→ Work to do: Take the entries below and reproduce them word for word.

^^^^^^^^

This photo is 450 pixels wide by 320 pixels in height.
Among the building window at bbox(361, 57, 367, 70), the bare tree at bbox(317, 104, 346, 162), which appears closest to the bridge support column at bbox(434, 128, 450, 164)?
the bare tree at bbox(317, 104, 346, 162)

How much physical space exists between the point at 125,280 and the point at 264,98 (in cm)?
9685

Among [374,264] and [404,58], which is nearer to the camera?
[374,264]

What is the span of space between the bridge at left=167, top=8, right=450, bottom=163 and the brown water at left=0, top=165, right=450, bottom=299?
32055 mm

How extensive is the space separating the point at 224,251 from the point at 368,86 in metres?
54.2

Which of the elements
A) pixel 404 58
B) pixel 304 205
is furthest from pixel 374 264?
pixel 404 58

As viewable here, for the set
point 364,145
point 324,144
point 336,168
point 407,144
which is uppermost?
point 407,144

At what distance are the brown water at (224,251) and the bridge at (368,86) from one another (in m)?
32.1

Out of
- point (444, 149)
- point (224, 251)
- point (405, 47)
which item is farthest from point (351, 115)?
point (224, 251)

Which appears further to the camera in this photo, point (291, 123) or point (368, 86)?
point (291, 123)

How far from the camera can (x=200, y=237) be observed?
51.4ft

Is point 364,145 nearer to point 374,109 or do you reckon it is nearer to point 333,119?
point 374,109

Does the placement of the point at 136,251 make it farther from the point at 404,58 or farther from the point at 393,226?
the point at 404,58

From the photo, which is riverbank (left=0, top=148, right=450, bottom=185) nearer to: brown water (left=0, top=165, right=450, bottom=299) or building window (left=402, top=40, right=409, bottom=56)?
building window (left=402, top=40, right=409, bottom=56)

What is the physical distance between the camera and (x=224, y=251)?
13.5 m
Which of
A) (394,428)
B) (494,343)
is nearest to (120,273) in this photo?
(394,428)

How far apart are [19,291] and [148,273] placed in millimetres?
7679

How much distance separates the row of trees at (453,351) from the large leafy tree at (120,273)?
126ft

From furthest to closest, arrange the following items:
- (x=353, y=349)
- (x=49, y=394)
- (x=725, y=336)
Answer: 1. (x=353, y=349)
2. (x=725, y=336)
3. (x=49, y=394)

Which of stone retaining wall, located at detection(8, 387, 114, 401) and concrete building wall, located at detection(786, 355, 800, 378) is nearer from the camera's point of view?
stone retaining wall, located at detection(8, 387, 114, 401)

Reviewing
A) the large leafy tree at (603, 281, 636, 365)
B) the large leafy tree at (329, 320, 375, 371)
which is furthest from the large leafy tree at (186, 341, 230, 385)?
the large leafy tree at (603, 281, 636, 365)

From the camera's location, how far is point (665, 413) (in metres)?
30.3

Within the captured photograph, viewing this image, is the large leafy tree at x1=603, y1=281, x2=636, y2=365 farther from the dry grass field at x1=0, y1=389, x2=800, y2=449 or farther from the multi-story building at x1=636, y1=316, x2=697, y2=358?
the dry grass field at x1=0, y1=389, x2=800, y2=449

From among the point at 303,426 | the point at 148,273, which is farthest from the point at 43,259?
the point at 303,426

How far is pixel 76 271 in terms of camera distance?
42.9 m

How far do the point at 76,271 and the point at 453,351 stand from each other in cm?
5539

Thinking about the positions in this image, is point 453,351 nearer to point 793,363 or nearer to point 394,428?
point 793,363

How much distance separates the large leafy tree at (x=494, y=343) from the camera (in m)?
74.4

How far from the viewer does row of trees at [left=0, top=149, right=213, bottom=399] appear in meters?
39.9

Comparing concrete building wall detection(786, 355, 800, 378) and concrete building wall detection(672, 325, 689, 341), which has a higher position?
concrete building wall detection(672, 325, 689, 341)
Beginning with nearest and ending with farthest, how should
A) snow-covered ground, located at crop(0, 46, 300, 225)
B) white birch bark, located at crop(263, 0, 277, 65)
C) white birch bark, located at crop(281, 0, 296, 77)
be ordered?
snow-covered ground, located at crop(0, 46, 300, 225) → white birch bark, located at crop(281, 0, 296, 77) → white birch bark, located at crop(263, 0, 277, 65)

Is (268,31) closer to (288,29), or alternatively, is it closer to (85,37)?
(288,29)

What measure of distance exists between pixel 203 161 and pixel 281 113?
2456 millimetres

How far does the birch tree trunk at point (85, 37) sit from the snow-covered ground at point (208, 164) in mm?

^^^^^^^^

→ Finished exercise:
This photo is 450 pixels wide by 320 pixels in height.
Among the building window at bbox(361, 57, 367, 70), the bare tree at bbox(317, 104, 346, 162), which appears closest to the bridge support column at bbox(434, 128, 450, 164)?
the bare tree at bbox(317, 104, 346, 162)

How much physical space exists between the point at 125,280 and the point at 264,98 (in cm)?
9685

Among [374,264] and [404,58], which is nearer to the camera?
[374,264]

What is the span of space between the bridge at left=167, top=8, right=450, bottom=163 and the brown water at left=0, top=165, right=450, bottom=299?
32055 mm

How extensive is the space separating the point at 224,251 from the point at 368,86 in metres?
54.2

Which of the elements
A) pixel 404 58
B) pixel 304 205
is furthest from pixel 374 264?
pixel 404 58

As viewable here, for the set
point 364,145
point 324,144
point 336,168
point 407,144
which is uppermost?
point 407,144

At what distance are the brown water at (224,251) and the bridge at (368,86) from one another (in m)?
32.1

Out of
- point (444, 149)
- point (224, 251)
- point (405, 47)
which item is farthest from point (351, 115)?
point (224, 251)

Which appears further to the camera in this photo, point (291, 123) or point (368, 86)?
point (291, 123)

How far from the camera can (x=200, y=237) be observed?
51.4ft

Is point 364,145 nearer to point 374,109 or do you reckon it is nearer to point 333,119?
point 374,109

Does the placement of the point at 136,251 make it farther from the point at 404,58 or farther from the point at 393,226?
the point at 404,58

From the photo, which is riverbank (left=0, top=148, right=450, bottom=185) nearer to: brown water (left=0, top=165, right=450, bottom=299) or building window (left=402, top=40, right=409, bottom=56)?
building window (left=402, top=40, right=409, bottom=56)

What is the physical distance between the camera and (x=224, y=251)?
13.5 m
Which of
A) (394,428)
B) (494,343)
is nearest to (120,273) in this photo?
(394,428)

How far apart are [19,291] and [148,273] placed in millimetres?
7679

How much distance separates the row of trees at (453,351) from the large leafy tree at (120,273)?
126ft

From furthest to closest, arrange the following items:
- (x=353, y=349)
- (x=49, y=394)
- (x=725, y=336)
Answer: 1. (x=353, y=349)
2. (x=725, y=336)
3. (x=49, y=394)

Which of stone retaining wall, located at detection(8, 387, 114, 401) and concrete building wall, located at detection(786, 355, 800, 378) is nearer from the camera's point of view?
stone retaining wall, located at detection(8, 387, 114, 401)

Reviewing
A) the large leafy tree at (603, 281, 636, 365)
B) the large leafy tree at (329, 320, 375, 371)
which is furthest from the large leafy tree at (186, 341, 230, 385)?
the large leafy tree at (603, 281, 636, 365)

From the camera's location, how far is point (665, 413) (in metres)?
30.3

Within the captured photograph, viewing this image, is the large leafy tree at x1=603, y1=281, x2=636, y2=365 farther from the dry grass field at x1=0, y1=389, x2=800, y2=449 or farther from the multi-story building at x1=636, y1=316, x2=697, y2=358?
the dry grass field at x1=0, y1=389, x2=800, y2=449

From among the point at 303,426 | the point at 148,273, which is farthest from the point at 43,259?
the point at 303,426

How far is pixel 76 271 in terms of camera distance?
42.9 m

How far do the point at 76,271 and the point at 453,351 stand from each other in cm?
5539

Thinking about the positions in this image, is point 453,351 nearer to point 793,363 or nearer to point 394,428?
point 793,363

How much distance separates the large leafy tree at (x=494, y=343) from the camera (in m)?
74.4

How far from the viewer does row of trees at [left=0, top=149, right=213, bottom=399] appear in meters?
39.9

Comparing concrete building wall detection(786, 355, 800, 378) and concrete building wall detection(672, 325, 689, 341), which has a higher position?
concrete building wall detection(672, 325, 689, 341)
Beginning with nearest and ending with farthest, how should
A) snow-covered ground, located at crop(0, 46, 300, 225)
B) white birch bark, located at crop(263, 0, 277, 65)
C) white birch bark, located at crop(281, 0, 296, 77)
be ordered?
snow-covered ground, located at crop(0, 46, 300, 225) → white birch bark, located at crop(281, 0, 296, 77) → white birch bark, located at crop(263, 0, 277, 65)

Is (268,31) closer to (288,29), or alternatively, is it closer to (85,37)?
(288,29)

What measure of distance exists between pixel 203 161 and pixel 281 113?
2456 millimetres

How far does the birch tree trunk at point (85, 37) sit from the snow-covered ground at point (208, 164) in mm?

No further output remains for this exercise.